* **WRITTEN TASK**: How many lines in the rows below contain the string "What"? Reply with the number alone.

* **THE RECORDS**:
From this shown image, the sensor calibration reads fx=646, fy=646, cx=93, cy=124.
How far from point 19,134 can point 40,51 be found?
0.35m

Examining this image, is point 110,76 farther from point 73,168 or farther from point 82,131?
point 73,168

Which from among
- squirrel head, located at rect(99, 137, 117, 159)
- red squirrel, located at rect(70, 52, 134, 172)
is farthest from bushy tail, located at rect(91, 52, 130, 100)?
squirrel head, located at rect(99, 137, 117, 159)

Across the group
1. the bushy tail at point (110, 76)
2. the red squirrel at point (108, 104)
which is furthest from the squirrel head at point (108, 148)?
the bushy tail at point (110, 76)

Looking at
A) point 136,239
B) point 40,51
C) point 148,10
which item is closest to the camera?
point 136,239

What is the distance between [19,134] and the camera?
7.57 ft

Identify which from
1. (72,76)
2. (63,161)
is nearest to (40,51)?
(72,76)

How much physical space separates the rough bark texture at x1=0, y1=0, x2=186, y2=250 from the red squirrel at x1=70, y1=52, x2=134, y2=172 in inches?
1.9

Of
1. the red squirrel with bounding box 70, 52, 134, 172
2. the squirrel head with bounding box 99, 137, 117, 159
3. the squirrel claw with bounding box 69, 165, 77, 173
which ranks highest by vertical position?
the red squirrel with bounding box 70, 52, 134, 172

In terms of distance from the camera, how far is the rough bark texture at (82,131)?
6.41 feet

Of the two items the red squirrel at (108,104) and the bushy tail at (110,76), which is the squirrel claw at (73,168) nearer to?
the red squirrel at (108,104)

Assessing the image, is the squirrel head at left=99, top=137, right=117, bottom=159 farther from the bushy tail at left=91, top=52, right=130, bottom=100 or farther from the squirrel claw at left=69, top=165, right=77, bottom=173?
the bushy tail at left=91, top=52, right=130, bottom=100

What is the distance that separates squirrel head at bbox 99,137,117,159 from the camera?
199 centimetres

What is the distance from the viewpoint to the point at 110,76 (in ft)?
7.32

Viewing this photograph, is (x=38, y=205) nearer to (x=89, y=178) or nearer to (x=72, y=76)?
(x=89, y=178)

* * *

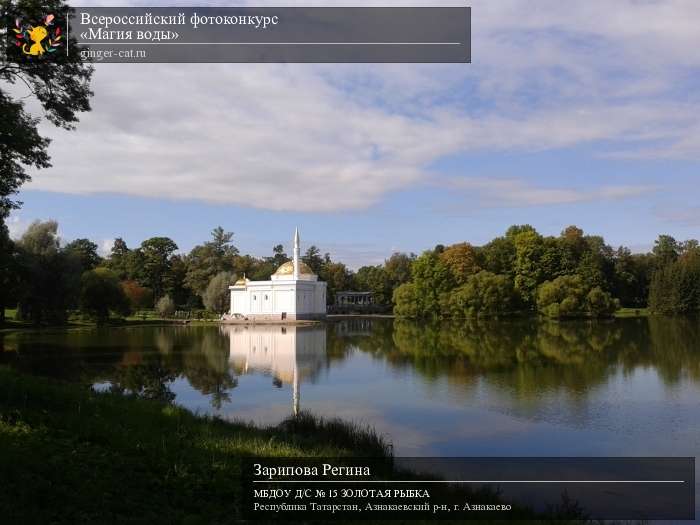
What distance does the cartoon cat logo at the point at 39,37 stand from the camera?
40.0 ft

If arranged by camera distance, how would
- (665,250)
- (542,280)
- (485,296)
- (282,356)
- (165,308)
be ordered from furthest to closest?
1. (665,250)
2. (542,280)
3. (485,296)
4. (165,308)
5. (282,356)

* **RESPONSE TO THE TASK**: 4